Their 19-year-old daughter was allegedly gang raped by a group of men when she was walking home from a study centre in the city of Bhopal on Tuesday evening (31 October).
The parents, who are both police officials, were forced to take matters into their own hands when police did not take their complaint seriously.
The victim told police that four men tied her up and raped her for hours under a bridge, less than a 100m away from a busy intersection and the Habibganj train station. She was accused of "making up a flimsy story" by one officer.
A rape investigation was only officially opened after her parents tracked down two of the men and brought them to the police station.
They chased down the men after their daughter spotted them "loitering in front of Mansarowar Complex, which is around 500m from the spot of crime," the victim's mother told the India Times.
"It's one of the worst experiences of my life. If I, as a policewoman, have to face such problems in filing my daughter's gang rape complaint, I can't imagine what a common person goes through," she said.

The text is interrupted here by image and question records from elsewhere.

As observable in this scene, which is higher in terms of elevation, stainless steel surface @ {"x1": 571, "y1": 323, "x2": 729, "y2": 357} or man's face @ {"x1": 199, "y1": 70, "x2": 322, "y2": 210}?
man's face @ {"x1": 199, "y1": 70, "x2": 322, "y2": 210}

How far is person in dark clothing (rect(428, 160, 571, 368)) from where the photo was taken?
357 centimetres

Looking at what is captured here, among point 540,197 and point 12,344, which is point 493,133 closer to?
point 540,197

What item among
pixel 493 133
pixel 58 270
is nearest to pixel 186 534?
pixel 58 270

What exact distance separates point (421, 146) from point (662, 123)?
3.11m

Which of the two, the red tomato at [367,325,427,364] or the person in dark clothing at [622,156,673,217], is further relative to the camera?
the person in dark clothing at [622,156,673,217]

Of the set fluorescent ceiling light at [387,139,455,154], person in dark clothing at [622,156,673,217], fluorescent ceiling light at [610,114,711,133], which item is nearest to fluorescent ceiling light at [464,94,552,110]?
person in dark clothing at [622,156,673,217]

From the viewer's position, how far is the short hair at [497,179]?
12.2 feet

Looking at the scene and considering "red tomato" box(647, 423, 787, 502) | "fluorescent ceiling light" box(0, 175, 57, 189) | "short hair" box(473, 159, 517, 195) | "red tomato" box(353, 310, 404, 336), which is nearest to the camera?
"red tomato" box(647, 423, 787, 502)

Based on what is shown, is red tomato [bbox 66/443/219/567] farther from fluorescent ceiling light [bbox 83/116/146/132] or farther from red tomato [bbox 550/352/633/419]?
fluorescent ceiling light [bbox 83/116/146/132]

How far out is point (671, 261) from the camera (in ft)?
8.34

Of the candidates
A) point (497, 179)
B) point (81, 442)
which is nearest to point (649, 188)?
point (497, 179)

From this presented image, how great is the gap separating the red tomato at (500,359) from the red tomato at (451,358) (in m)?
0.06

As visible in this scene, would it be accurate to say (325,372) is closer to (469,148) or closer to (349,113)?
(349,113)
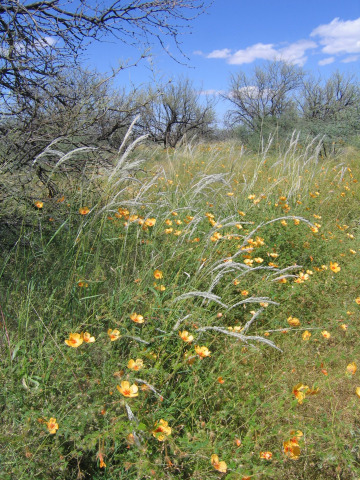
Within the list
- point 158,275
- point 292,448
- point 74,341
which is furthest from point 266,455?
point 158,275

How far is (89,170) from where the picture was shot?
10.5ft

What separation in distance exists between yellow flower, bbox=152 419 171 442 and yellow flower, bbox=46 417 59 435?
1.25 feet

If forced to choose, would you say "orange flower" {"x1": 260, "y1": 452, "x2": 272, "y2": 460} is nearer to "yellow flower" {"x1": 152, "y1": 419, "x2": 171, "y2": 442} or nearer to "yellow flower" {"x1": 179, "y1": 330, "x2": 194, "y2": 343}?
"yellow flower" {"x1": 152, "y1": 419, "x2": 171, "y2": 442}

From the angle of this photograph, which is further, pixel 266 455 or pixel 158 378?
pixel 158 378

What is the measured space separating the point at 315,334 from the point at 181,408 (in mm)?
1030

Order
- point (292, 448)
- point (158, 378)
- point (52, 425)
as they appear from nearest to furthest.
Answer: point (52, 425) → point (292, 448) → point (158, 378)

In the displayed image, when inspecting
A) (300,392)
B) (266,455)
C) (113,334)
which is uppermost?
(113,334)

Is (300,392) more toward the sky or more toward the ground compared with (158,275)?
more toward the ground

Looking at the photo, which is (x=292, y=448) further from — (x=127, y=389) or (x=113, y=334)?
(x=113, y=334)

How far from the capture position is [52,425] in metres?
1.32

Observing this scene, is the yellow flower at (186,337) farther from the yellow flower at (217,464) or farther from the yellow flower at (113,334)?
the yellow flower at (217,464)

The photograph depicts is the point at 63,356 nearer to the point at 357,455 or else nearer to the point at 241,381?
the point at 241,381

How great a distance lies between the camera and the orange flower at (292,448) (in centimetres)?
142

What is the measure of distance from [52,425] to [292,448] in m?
0.98
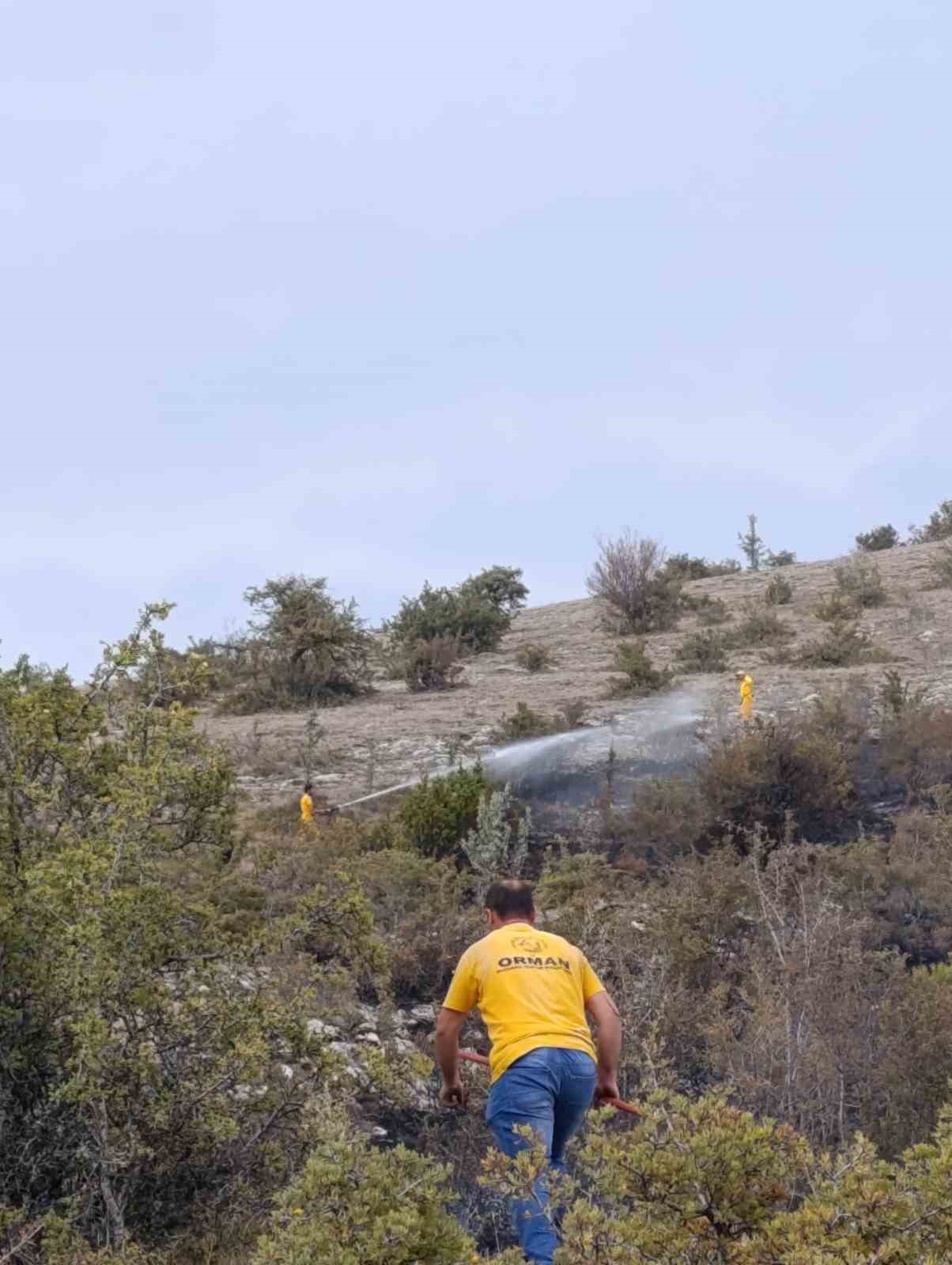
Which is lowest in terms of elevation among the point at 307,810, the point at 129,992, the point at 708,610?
the point at 129,992

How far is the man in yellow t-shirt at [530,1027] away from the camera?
4344 millimetres

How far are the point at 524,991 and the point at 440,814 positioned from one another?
788 cm

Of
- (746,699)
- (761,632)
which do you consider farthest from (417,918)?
(761,632)

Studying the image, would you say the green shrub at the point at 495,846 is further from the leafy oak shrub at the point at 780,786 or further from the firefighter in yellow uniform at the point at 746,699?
the firefighter in yellow uniform at the point at 746,699

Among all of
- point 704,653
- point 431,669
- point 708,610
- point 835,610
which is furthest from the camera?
point 708,610

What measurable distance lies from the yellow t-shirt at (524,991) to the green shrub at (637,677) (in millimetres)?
13511

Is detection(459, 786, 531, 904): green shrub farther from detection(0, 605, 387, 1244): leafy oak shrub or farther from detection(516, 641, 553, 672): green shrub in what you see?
detection(516, 641, 553, 672): green shrub

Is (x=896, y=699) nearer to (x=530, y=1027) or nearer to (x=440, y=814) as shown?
(x=440, y=814)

Two police officers have been sacked for refusing to lodge the complaint, according to local media.
Nisha Varia, advocacy director for women's rights at Human Rights Watch (HRW), told IBTimes UK that despite strengthened laws, victims still face many obstacles when reporting sexual assault to police.

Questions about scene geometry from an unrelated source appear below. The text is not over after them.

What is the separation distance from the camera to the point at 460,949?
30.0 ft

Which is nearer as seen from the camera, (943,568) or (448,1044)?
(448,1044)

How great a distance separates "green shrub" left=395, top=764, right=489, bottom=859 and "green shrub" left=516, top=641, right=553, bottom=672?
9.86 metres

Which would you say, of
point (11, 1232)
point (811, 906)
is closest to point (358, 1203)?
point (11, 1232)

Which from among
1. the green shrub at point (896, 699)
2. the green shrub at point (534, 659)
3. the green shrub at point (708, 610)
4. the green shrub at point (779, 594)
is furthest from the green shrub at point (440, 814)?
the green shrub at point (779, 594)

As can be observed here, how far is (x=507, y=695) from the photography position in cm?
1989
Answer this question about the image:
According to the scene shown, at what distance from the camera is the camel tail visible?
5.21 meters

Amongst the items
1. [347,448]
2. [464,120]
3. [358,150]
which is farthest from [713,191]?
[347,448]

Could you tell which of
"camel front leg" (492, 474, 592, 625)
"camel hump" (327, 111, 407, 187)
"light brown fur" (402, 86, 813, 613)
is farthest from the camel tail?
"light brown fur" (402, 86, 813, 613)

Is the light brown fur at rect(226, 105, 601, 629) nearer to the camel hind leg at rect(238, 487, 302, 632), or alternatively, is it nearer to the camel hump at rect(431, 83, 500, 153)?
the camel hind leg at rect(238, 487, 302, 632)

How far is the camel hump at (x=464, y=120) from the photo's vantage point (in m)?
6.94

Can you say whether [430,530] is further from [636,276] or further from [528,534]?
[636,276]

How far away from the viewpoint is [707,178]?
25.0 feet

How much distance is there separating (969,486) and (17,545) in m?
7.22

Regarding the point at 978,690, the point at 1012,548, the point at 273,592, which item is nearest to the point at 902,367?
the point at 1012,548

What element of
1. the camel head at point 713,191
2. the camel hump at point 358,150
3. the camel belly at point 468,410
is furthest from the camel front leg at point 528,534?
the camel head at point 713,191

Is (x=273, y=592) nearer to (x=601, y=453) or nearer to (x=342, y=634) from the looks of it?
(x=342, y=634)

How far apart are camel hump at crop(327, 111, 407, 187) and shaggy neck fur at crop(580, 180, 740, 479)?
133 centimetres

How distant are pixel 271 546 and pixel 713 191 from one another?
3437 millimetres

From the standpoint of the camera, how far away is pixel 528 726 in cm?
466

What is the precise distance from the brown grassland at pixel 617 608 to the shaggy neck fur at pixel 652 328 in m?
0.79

"Police officers often share deeply-entrenched social attitudes that stigmatize and blame victims of sexual violence instead of supporting them," she said. "Many police officers refuse to file a First Information Report to record the complaint and initiate an investigation. Investigations that do go forward are often conducted poorly."
In order for victims to receive the support they need, Varia said the Indian government should invest in "training and sensitizing police and connecting victims to legal services."
The government promised to tackle the pervasive issue of sexual violence following the brutal gang rape of 23-year-old student Jyoti Singh in Delhi in 2012, but activists say more must be done to hold rapists accountable and encourage victims to come forward, without fearing retribution or blame.
In August, a 12-year-old girl was gang raped at knifepoint while walking to school in broad daylight.
Aruna Kashyap, senior counsel for women's rights at HRW, told IBTimes UK at the time that the Indian government "has done little" to create safe public spaces for women and girls.
She said that it was vital that sex education classes become mandatory at all schools.
"Teaching boys and men about consent, power, gender equality, love, consensual sex and reproductive choices is critical to building a society that understands and respects women's bodies," Kashyap said.